Ketamine for Depression: How It Works (2024) [video]

Personal experiences with ketamine & psychedelics

  • Several posters describe clinical ketamine (IV or esketamine) as unpleasant acutely but “miraculous” or strongly beneficial for depression/anxiety afterward, often after multiple sessions.
  • Others report strong but different effects from psilocybin “hero doses,” including identity dissolution, vivid synesthesia, confronting childhood/parental anxiety, and lasting relief from existential depression plus better emotional self-observation.
  • Some find psychedelics (LSD/shrooms/DMT) spiritually intense but not lasting; others say lasting change depends on dose, set/setting, integration, and sometimes microdosing.
  • People note that ketamine’s subjective “trip” is distinct from classic psychedelics and can feel more like being steered or dissociated than guided.

Risks, addiction, and unsafe combinations

  • Multiple comments warn about ketamine addiction and long-term personality/mind changes, citing real-world examples and historical figures.
  • Strong debate over combining ketamine with MDMA: some describe dangerous “overdoses” (psychologically overwhelming, not necessarily medically critical), others demand citations and emphasize careful dosing.
  • DXM is discussed as “baby ketamine,” with some users praising its mood “afterglow,” others criticizing casual recommendations of very high OTC doses and dangerous combos (e.g., with diphenhydramine).
  • Warnings against self-medicating: suggestions to read a widely-circulated suicide note related to long-term psychedelic use; concerns about MDMA every weekend leading to prolonged depression.

Ketamine, SSRIs, and other treatments

  • Comparisons between ketamine/psychedelics and SSRIs get heated:
    • One side stresses severe, sometimes persistent SSRI side effects and argues psychedelics can be safer when properly supervised.
    • Others push back, arguing risks for both are nontrivial and data is incomplete; emphasize matching patients to treatments with lowest tail-risk.
  • TMS and combined ketamine+TMS are reported as helpful for some, ineffective for others.
  • Treatment-resistant depression and hippocampal atrophy are mentioned; debate over whether neuroplasticity drugs can compensate for structural loss.

Access, legality, and clinical vs DIY use

  • Clinical psilocybin in Oregon is reported around $3,500/session; some see that as absurd vs cheap “street” shrooms, others note you’re paying for specialized therapists, overhead, and legal safety.
  • Some prefer home/retreat “set and setting” with trusted sitters over sterile clinics; others stress finding cautious medical professionals who don’t over-sell treatments.
  • Confusion about drug scheduling appears; commenters clarify ketamine is Schedule III (in the U.S.) and legally prescribed.

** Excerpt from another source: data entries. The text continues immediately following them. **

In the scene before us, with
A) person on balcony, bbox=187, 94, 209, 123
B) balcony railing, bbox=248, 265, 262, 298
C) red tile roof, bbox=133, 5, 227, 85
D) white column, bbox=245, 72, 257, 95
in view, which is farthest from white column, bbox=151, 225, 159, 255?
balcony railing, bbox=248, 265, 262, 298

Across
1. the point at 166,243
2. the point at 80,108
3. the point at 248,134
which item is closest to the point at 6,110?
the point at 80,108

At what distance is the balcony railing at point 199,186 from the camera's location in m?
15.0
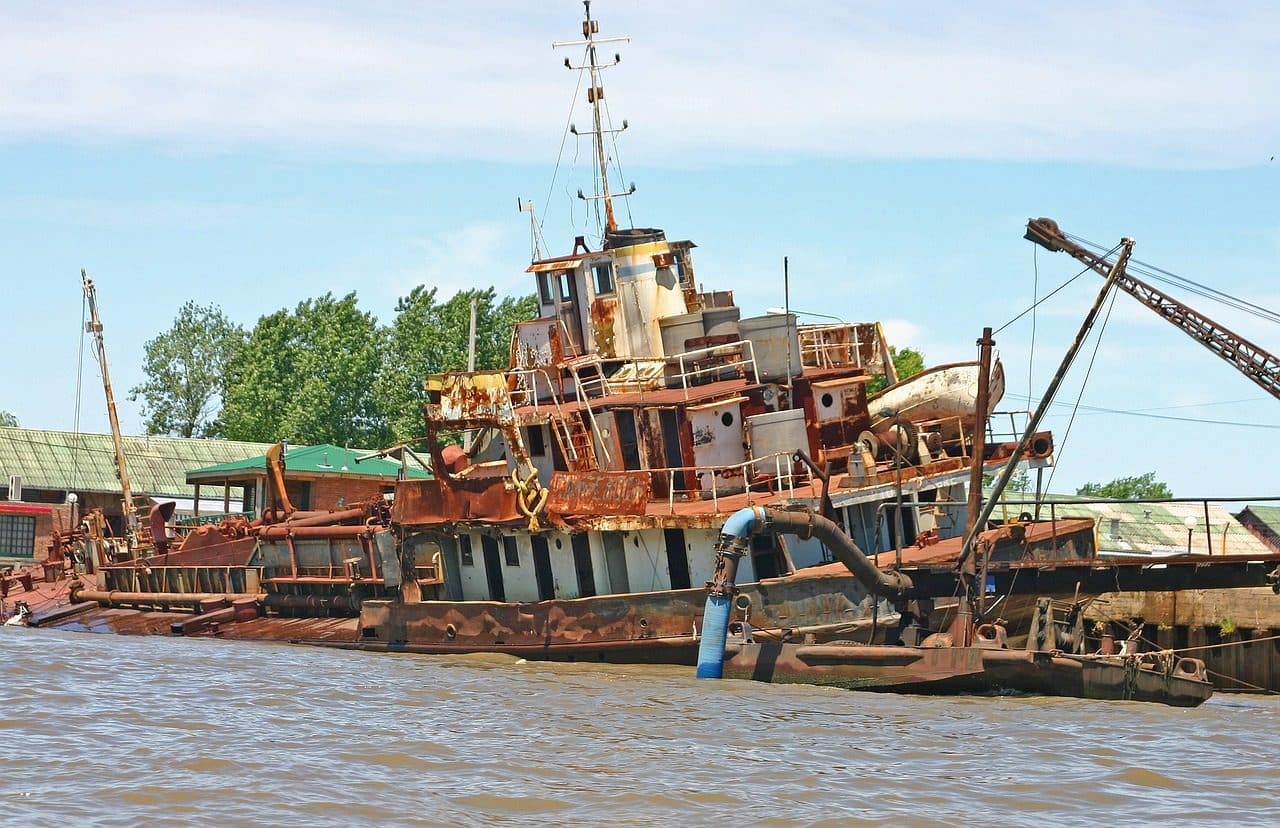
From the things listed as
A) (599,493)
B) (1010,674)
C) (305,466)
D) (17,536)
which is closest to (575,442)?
(599,493)

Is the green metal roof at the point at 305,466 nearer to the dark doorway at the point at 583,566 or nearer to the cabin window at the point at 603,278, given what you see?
the cabin window at the point at 603,278

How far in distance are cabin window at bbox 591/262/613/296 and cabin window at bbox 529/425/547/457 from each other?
11.9 ft

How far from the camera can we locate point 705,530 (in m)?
25.3

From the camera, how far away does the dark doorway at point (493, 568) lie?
93.5 feet

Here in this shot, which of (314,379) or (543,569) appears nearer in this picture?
(543,569)

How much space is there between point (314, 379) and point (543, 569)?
4116 centimetres

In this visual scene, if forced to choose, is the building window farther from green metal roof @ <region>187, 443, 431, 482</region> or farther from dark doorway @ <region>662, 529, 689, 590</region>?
dark doorway @ <region>662, 529, 689, 590</region>

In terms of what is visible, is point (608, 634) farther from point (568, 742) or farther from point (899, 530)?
point (568, 742)

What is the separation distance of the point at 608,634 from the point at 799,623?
11.8ft

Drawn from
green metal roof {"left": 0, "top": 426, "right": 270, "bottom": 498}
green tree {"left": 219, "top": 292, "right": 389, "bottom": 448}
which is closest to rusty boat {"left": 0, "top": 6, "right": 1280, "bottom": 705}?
green metal roof {"left": 0, "top": 426, "right": 270, "bottom": 498}

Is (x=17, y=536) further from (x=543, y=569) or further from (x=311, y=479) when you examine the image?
(x=543, y=569)

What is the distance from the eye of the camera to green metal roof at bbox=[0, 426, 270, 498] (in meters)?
55.5

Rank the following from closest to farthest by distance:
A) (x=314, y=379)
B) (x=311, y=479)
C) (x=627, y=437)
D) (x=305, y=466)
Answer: (x=627, y=437)
(x=311, y=479)
(x=305, y=466)
(x=314, y=379)

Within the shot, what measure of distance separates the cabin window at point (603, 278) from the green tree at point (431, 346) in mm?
32238
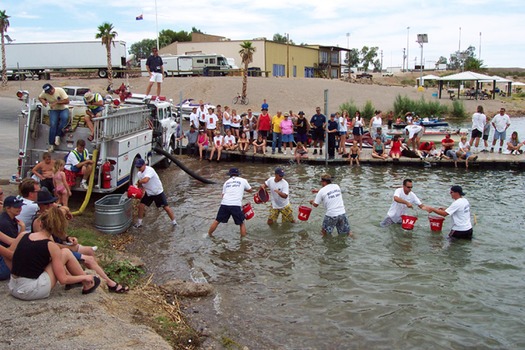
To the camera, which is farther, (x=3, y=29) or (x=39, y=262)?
(x=3, y=29)

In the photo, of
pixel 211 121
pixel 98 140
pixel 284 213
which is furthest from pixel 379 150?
pixel 98 140

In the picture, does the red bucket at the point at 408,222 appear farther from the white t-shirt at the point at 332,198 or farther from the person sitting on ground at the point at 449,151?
the person sitting on ground at the point at 449,151

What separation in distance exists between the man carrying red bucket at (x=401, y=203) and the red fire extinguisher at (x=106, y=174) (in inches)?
250

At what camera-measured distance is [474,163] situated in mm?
19422

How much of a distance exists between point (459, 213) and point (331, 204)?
2.66 meters

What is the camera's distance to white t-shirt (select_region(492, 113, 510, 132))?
65.5 feet

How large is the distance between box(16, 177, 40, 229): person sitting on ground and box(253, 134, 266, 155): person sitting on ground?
13671 millimetres

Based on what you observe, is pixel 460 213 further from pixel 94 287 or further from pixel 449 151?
pixel 449 151

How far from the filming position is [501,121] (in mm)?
20047

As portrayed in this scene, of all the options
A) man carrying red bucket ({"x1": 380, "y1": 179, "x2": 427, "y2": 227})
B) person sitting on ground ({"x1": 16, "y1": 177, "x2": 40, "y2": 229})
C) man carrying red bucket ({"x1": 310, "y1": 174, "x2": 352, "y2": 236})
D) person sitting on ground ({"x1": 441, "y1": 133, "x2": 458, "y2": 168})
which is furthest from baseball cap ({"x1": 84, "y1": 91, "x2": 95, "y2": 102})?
person sitting on ground ({"x1": 441, "y1": 133, "x2": 458, "y2": 168})

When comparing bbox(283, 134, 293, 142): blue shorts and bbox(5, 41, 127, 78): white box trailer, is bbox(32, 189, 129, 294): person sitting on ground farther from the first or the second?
bbox(5, 41, 127, 78): white box trailer

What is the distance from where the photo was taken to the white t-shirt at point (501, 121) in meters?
20.0

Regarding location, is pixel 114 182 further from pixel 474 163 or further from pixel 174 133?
pixel 474 163

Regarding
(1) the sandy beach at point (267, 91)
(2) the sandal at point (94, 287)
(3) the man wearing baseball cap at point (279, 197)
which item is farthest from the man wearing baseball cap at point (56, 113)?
(1) the sandy beach at point (267, 91)
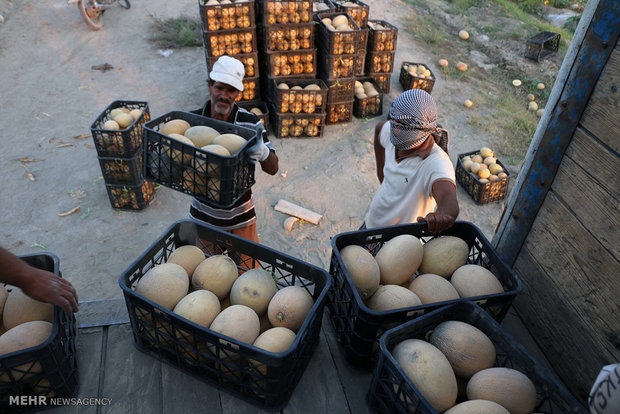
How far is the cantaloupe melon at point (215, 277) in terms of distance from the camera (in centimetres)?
188

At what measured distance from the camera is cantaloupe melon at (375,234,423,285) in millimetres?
1981

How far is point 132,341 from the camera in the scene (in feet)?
6.20

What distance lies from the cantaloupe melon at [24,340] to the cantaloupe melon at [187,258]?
1.82 ft

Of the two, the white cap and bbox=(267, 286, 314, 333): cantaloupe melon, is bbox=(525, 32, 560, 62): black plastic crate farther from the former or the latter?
bbox=(267, 286, 314, 333): cantaloupe melon

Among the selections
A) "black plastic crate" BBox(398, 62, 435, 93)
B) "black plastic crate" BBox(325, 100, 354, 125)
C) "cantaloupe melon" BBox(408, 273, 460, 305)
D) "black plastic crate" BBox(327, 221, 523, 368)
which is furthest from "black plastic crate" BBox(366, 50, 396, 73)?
"cantaloupe melon" BBox(408, 273, 460, 305)

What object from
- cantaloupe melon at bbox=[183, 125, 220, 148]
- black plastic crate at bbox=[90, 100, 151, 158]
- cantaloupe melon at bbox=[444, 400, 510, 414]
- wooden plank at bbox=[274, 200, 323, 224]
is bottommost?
wooden plank at bbox=[274, 200, 323, 224]

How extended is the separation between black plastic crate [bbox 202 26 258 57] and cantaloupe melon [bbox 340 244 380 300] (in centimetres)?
595

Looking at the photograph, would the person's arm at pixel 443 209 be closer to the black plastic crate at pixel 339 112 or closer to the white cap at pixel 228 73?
the white cap at pixel 228 73

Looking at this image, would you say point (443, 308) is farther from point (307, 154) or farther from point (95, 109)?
point (95, 109)

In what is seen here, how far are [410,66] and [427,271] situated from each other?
8177mm

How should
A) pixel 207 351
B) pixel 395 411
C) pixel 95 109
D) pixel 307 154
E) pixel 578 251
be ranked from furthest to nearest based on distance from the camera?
pixel 95 109, pixel 307 154, pixel 578 251, pixel 207 351, pixel 395 411

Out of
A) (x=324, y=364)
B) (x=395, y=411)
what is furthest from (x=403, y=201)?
(x=395, y=411)

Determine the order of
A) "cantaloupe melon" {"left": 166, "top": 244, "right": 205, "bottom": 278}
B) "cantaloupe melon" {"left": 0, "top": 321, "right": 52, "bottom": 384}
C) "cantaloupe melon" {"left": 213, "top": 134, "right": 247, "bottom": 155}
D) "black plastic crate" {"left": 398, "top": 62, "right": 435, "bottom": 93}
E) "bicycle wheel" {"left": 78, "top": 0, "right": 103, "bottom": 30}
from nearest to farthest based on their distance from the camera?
"cantaloupe melon" {"left": 0, "top": 321, "right": 52, "bottom": 384}, "cantaloupe melon" {"left": 166, "top": 244, "right": 205, "bottom": 278}, "cantaloupe melon" {"left": 213, "top": 134, "right": 247, "bottom": 155}, "black plastic crate" {"left": 398, "top": 62, "right": 435, "bottom": 93}, "bicycle wheel" {"left": 78, "top": 0, "right": 103, "bottom": 30}

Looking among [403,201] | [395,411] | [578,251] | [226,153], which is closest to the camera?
[395,411]
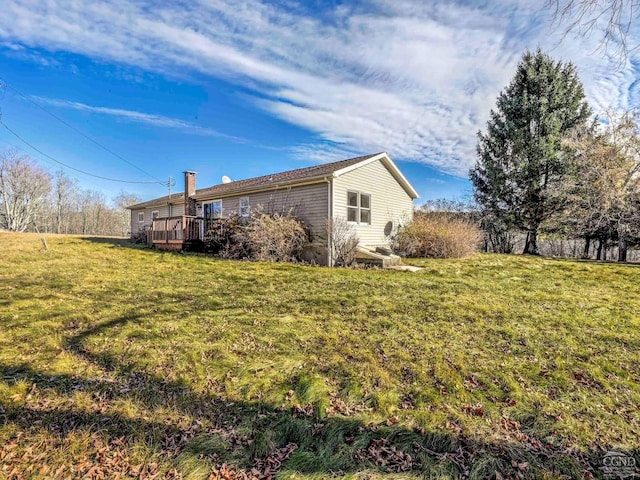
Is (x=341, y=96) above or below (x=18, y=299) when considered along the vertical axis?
above

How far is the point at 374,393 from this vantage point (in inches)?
135

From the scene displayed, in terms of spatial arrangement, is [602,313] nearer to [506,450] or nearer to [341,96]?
[506,450]

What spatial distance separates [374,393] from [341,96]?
13.9 meters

Culture & advocacy debates

  • One participant criticizes “psychedelic advocates” for allegedly framing use as a mark of enlightenment, making social pressure likely; others say most scenes are explicitly non-coercive and emphasize consent and safety.
  • There’s broad agreement that psychedelics are powerful tools, not magic cures, and can be very harmful for some people or in the wrong context.

Adjunct & alternative ideas

  • Suggestions for resistant cases include: psychedelic-assisted therapy, MDMA in loving group settings, re-checking diagnoses (e.g., ADHD, autism, medical causes), and even MRI to rule out structural issues.
  • Non-drug approaches raised: cold exposure, engaging work/social obligation, gut microbiome support via fermented foods, and standard psychotherapy.

Mechanism & future directions

  • A paper is cited suggesting many antidepressants (including ketamine and classic psychedelics) act via TrkB, the BDNF receptor.
  • This raises hope for future drugs that boost neuroplasticity like psychedelics but without hallucinations.